During my undergraduate degree, my core courses in management involved studying a great deal of best practice, such as effectively managing strategic alliances and partnerships or performance management. It also entailed applying strategic frameworks such as Porter’s five forces or the McKinsey 7S to analyse specific case studies. My accounting and finance courses also focused on the application of frameworks and formulas.
In contrast, here at LSE there’s a much greater emphasis is laid on critical-thinking and writing. Theory and its application are only the bases of your reflections.
‘Understanding the causes of things’ is not just LSE’s motto. It’s engrained in the way any course is taught at the university. In my course, much of the workload consists of the substantial reading list for each module. However, spending a lot of time on reading does not only enable you to gain a deeper understanding of the material, but also to directly relate to the different authors, comparing their lines of thought and adopt a more critical view of their arguments. This is LSE’s way of doing things.
LSE’s focus on ‘understanding the causes of things’ is best illustrated by one of my core courses, Foundations of Management, which has taken me back to the roots of management theory.
My view of management was challenged: why do managers do what they do? What characterises the contemporary firm, why has it changed? How is the management profession changing, and what will the future look like?

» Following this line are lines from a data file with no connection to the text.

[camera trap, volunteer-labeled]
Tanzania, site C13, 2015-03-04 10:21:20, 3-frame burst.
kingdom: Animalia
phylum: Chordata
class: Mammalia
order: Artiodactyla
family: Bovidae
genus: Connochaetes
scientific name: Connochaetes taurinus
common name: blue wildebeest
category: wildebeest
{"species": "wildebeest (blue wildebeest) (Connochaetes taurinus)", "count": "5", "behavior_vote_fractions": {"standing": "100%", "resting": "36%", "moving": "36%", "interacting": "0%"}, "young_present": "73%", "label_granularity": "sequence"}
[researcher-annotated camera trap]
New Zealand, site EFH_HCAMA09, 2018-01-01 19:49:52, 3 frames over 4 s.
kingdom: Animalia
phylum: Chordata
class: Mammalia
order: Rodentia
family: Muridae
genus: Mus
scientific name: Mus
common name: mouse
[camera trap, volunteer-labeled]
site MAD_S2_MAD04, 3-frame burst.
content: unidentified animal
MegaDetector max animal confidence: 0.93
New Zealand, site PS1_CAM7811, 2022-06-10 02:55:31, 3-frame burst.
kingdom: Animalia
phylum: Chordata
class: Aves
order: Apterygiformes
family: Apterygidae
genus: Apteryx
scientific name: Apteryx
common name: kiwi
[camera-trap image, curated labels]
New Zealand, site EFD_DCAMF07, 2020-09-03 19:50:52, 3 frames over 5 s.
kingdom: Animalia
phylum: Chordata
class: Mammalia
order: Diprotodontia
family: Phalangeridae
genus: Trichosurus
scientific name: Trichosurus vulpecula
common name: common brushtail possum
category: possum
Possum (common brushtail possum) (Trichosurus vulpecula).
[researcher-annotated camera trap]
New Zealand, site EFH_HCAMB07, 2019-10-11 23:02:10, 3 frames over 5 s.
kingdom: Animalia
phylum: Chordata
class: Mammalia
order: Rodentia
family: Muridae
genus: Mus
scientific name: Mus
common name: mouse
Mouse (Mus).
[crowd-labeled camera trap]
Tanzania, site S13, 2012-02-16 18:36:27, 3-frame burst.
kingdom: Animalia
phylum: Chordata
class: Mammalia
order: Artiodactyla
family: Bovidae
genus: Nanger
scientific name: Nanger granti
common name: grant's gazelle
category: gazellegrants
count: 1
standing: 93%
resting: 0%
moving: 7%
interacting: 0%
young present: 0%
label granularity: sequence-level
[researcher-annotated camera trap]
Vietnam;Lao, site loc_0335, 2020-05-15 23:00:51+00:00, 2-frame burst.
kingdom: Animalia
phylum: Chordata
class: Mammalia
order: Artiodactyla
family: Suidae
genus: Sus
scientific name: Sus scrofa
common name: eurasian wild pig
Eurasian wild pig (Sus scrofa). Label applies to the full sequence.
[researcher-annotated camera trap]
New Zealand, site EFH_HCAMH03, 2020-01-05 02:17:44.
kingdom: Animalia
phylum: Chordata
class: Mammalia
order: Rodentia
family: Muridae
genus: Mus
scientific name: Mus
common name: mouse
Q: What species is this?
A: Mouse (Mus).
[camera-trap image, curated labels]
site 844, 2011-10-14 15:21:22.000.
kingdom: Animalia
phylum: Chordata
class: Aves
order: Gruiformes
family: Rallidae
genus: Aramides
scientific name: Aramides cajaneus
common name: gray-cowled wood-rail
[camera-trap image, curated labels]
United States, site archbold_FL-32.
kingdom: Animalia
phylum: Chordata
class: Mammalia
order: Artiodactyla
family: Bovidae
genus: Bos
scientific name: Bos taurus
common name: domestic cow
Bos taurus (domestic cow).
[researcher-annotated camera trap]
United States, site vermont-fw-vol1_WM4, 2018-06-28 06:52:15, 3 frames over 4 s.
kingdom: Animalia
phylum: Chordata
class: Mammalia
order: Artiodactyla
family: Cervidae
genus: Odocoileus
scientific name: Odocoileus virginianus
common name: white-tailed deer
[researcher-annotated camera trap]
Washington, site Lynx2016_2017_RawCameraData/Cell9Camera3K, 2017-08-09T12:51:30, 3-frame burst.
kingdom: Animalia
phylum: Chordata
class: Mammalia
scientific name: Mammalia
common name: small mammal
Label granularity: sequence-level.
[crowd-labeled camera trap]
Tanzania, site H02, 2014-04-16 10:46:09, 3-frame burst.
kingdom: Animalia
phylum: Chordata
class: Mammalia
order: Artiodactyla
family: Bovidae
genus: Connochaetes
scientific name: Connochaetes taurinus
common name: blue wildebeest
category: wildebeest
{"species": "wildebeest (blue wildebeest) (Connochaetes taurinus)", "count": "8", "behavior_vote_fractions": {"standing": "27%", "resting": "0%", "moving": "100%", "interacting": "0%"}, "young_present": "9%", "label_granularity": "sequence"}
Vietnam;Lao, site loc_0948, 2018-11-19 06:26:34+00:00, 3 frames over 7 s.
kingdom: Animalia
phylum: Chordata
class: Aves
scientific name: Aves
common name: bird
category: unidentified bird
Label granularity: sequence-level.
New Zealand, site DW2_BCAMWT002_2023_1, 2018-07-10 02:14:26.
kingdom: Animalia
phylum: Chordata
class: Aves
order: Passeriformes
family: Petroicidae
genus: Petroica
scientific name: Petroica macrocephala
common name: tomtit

A great deal of focus is put on the theory underlying the use of accounting and finance models and formulas, rather than on their simple application. The aim of this theoretical rather than purely mathematical approach is to improve our understanding of why managers use certain models, establishing a more critical view of their use.
One of the most interesting aspects was the inclusion of psychological theories into our management courses, mostly regarding the rationality of decision-making. As future managers or accountants, the extent to which we make rational choices is important. We must consider the biases affecting our judgement and learn about the different theories relating to decision-making. For example, we studied decision theory and applied it to the context of financial trading: we focused on the case of a rogue trader responsible for the collapse of a bank, which could partly be explained by theories in trader psychology such as ‘the illusion of control’.
Taking these aspects into account when thinking critically about management seems obvious, but it is not something I had considered before I was exposed to it at LSE.
This new approach to studying management has opened new ways of thinking about business, which was one of my main motivations for applying to the GMiM. I’m glad I did.